At its Jan. 31, 2012 meeting, Ann Arbor’s medical marijuana licensing board voted to recommend awarding 10 licenses for dispensaries – the same number that had submitted applications. Two of the license awards were recommended conditionally. Treecity Health Collective (1712 S. State St.) would need to move to a differently zoned district, and Greenbee Collective (401 S. Maple St.) would need to provide for adequate parking. The board also settled on some recommended changes to the city’s medical marijuana licensing ordinance.
Ann Arbor medical marijuana licensing board at its Jan. 31, 2012 meeting. Left to right: Sabra Briere, Jim Kenyon, Patricia O’Rorke, John Rosevear and Gene Ragland. (Photos by the writer.)

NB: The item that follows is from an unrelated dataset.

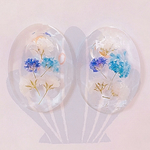 ブルーのドライフラワーピアス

Both issues – the award of the licenses and the changes to the ordinance – will be up to the city council to decide. The licensing board’s recommendation and report had been due to the city council by Jan. 31, according to the council resolution passed in conjunction with last year’s enactment of the licensing ordinance. But at the city council’s Jan. 23, 2012 meeting, Ward 1 representative Sabra Briere gave her colleagues a heads up that the medical marijuana licensing board would be submitting its recommendations in early February instead.
The legislation enacted by the council on June 20, 2011 included provisions for licenses and zoning requirements. The zoning requirements played a role in the recommendation to award one of the 10 licenses conditionally. Treecity is located in a district zoned for office use, which does not permit medical marijuana dispensaries.
On Jan. 25, 2012, the city’s zoning board of appeals (ZBA) turned down Treecity’s appeal of the city’s decision to deny Treecity’s application for a zoning compliance permit – a necessary component of a license application. At the same meeting, the ZBA granted the same kind of appeal to another dispensary – Green Planet (700 Tappan St.).
The tension between the board’s work and the city attorney’s office is reflected in the fact that even as the board recommended the conditional award of a license to Treecity, the city attorney has served a lawsuit against the dispensary.
The tension was also reflected during the meeting itself, as assistant city attorney Kristen Larcom reminded the board that their purview, according to the city’s ordinance, is [emphasis Larcom's] to “send to City Council a proposed resolution recommending either approval or rejection of each complete license application.”
In the city’s view, Treecity’s application is not complete, because the city has denied a zoning compliance permit to the dispensary. However the board appeared to rely on the subsequent sentence of the ordinance: “A recommended resolution may set conditions for approval.”